Ripercorriamo la storia dell’Accademia degli Intronati, fondata a Siena nel 1525 da un gruppo di giovani nobili per sfuggire alla noia della vita aristocratica, con arguzia, satira e teatro.

L’affascinante storia dell’Accademia degli Intronati

La storia dell’Accademia degli Intronati è quella, molto intellettuale, goliardica, e non poco snob, di nobili senesi cinquecenteschi terribilmente annoiati dagli insulsi clamori del mondo, dagli inutili cicalecci popolari, dagli astiosi giochi di potere dell’epoca, ma potremmo anche dire, senza temere di essere smentiti, di ogni epoca. Intronati, appunto, rintronati, storditi dal nulla che riempiva di vuoto le loro vite e che li spingeva a ritirarsi ne les belles lettres per ritemprare lo spirito avvilito. Forse, se avessero vissuto oggi, avrebbero dovuto fuggire in cima all’Everest per stare tranquilli, ma non andiamo troppo oltre.

 

Ingresso dell'Accademia degli Intronati a Siena

Accademia tra accademie nella Siena del Cinquecento

L’Accademia degli Intronati nasce nel 1525, molti decenni prima di un’altra famosa Accademia, quella della Crusca di Firenze. All’epoca si era soliti partire dalla feroce autoironia per permettersi poi di prendere in giro qualcun altro, e non il contrario. Come dire: se ho presente i miei difetti, posso anche parlare dei tuoi con più cognitio causae e maggior leggerezza, senza astio, per il gusto di fare un po’ di luce sulla verità.

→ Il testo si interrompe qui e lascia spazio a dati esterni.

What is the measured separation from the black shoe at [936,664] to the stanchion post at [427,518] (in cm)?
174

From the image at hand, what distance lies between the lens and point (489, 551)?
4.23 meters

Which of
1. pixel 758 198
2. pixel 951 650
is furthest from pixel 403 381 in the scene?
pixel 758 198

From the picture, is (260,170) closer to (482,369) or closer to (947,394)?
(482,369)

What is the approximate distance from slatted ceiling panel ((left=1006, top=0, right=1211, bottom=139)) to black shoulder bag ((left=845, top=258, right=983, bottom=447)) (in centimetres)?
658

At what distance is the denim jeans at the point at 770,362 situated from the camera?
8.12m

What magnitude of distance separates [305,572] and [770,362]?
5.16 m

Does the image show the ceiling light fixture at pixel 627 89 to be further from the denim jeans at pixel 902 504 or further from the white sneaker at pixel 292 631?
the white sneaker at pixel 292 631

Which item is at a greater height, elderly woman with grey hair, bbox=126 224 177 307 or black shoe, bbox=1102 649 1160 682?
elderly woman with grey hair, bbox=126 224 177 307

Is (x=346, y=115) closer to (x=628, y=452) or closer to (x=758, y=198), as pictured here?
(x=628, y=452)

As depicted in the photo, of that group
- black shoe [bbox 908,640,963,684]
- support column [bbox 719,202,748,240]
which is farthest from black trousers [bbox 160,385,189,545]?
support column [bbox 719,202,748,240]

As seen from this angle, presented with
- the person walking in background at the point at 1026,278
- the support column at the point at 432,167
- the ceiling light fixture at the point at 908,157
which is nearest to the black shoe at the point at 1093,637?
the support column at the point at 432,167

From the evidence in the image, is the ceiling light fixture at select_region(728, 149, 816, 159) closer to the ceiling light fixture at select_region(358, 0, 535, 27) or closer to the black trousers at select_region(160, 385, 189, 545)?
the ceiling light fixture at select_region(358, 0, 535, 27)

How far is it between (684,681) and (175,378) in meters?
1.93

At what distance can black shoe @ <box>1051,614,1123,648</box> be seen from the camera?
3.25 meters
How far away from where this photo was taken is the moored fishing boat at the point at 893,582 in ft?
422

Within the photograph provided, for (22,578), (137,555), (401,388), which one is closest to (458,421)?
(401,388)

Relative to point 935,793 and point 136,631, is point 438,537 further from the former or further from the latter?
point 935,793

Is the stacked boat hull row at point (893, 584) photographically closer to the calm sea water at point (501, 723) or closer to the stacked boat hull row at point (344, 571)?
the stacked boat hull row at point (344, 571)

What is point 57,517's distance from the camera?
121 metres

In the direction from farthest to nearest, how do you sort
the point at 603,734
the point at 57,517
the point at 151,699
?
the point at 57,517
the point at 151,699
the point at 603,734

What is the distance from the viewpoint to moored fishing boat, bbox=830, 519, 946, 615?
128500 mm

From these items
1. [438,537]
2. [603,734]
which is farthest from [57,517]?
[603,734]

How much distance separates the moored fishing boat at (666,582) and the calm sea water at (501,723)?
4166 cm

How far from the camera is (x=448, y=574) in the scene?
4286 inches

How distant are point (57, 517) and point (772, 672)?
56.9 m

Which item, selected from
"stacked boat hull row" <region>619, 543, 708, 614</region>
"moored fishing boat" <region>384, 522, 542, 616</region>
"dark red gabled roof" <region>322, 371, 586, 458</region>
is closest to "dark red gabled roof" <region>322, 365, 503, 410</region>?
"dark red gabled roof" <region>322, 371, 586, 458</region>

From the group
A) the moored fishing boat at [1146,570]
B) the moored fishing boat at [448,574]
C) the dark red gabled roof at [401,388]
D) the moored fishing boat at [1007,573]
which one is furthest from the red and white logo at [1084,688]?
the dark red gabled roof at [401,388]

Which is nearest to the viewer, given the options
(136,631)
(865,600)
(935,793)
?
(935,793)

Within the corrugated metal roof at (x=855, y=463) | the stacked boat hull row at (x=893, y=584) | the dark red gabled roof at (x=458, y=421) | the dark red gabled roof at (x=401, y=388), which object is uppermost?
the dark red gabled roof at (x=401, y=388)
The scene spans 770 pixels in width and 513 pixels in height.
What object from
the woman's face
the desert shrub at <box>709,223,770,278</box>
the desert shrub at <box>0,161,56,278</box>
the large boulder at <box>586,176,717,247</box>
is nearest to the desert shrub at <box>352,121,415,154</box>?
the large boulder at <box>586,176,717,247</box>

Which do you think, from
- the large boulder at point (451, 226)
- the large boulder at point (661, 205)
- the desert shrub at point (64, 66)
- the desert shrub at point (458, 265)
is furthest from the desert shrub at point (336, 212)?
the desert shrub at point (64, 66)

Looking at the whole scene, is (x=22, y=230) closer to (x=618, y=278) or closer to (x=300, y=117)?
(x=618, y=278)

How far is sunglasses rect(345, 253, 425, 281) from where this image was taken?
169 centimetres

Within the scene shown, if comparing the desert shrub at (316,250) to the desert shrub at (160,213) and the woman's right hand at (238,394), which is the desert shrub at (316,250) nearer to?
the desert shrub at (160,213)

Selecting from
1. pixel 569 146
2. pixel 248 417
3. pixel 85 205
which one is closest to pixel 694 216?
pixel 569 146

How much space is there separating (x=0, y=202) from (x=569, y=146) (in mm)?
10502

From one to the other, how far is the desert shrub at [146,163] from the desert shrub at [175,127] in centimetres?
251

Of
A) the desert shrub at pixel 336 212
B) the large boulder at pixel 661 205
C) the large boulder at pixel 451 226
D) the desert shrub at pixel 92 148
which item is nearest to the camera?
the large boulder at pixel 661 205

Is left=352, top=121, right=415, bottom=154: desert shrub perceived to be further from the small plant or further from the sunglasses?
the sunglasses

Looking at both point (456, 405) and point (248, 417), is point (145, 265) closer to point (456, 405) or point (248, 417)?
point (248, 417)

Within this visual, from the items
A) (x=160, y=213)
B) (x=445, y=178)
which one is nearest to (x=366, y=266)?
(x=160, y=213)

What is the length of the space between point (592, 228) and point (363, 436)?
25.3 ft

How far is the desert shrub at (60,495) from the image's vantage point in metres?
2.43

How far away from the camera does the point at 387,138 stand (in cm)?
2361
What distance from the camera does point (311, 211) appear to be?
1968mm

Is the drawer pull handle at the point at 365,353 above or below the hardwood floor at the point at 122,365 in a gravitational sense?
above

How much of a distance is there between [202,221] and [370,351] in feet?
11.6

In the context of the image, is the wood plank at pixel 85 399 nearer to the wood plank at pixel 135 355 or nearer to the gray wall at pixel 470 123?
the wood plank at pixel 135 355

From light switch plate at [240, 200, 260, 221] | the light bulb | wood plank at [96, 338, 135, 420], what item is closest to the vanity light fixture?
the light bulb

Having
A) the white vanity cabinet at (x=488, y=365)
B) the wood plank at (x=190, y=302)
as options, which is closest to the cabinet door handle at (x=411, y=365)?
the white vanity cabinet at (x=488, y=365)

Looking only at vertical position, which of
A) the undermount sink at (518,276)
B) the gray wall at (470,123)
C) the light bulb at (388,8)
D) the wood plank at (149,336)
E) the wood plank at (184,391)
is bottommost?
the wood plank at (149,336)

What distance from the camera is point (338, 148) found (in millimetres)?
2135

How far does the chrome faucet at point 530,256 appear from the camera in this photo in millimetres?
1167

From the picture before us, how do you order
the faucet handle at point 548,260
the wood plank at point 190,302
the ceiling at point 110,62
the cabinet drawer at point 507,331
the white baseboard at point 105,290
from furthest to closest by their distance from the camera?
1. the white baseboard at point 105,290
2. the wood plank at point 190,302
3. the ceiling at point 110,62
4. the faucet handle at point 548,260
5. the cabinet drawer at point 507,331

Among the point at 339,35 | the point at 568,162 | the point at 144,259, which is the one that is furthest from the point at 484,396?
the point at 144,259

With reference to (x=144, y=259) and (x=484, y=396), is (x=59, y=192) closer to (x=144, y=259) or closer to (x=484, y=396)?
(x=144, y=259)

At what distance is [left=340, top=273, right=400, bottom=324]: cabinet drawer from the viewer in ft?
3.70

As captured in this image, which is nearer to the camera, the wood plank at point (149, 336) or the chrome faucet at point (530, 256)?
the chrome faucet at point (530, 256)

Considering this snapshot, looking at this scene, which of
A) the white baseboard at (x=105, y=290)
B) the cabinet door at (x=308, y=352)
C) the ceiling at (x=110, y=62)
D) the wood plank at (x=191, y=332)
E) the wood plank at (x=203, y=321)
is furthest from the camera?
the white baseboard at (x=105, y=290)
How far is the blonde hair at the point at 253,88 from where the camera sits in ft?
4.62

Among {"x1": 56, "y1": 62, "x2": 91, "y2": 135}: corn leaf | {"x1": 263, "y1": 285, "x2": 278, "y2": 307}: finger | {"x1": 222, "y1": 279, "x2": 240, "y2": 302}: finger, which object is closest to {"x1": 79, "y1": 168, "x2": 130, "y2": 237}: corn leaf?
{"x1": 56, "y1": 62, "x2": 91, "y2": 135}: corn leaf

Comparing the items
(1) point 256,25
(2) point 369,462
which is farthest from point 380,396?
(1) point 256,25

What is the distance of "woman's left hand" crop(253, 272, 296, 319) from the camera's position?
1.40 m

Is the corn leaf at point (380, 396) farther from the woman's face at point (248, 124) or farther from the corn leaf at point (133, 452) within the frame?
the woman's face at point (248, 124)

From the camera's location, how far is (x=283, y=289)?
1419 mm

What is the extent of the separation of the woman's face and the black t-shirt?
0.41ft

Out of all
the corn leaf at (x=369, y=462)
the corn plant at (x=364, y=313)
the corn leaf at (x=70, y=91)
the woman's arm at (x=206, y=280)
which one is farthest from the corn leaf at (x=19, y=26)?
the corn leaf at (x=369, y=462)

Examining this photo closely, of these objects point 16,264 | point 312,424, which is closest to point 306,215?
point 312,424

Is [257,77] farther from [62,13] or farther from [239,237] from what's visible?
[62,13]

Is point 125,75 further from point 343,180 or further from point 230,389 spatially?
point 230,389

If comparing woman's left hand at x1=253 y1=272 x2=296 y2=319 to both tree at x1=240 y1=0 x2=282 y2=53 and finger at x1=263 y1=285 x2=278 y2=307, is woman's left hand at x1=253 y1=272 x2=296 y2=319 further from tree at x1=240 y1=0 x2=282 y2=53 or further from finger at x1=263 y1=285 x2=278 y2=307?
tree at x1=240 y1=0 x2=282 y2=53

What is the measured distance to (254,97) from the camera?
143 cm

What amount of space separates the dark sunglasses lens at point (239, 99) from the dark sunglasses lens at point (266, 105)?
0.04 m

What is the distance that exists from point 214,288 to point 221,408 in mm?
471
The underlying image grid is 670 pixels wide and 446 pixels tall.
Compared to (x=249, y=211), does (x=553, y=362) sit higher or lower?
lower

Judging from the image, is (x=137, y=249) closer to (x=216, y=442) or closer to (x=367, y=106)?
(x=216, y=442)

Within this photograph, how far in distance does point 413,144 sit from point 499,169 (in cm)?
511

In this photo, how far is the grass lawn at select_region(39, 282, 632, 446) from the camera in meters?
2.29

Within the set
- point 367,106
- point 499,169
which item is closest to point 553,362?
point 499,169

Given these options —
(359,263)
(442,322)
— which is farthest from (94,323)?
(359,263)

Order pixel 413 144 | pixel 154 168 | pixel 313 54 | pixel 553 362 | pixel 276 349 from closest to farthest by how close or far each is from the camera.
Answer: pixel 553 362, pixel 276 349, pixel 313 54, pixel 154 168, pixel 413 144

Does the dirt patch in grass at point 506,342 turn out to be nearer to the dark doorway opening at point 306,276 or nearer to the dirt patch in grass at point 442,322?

Il periodo, va detto, era assai propizio. Nella Siena del primo Cinquecento si contavano addirittura oltre 30 accademie cittadine. Una di questa, l’Accademia Grande, si pretende da parte d’alcuni che sia stata all’origine degli stessi Intronati, anche se l’ipotesi mi fa storcere il naso ciranesco, date le impronte di base molto diverse, addirittura opposte.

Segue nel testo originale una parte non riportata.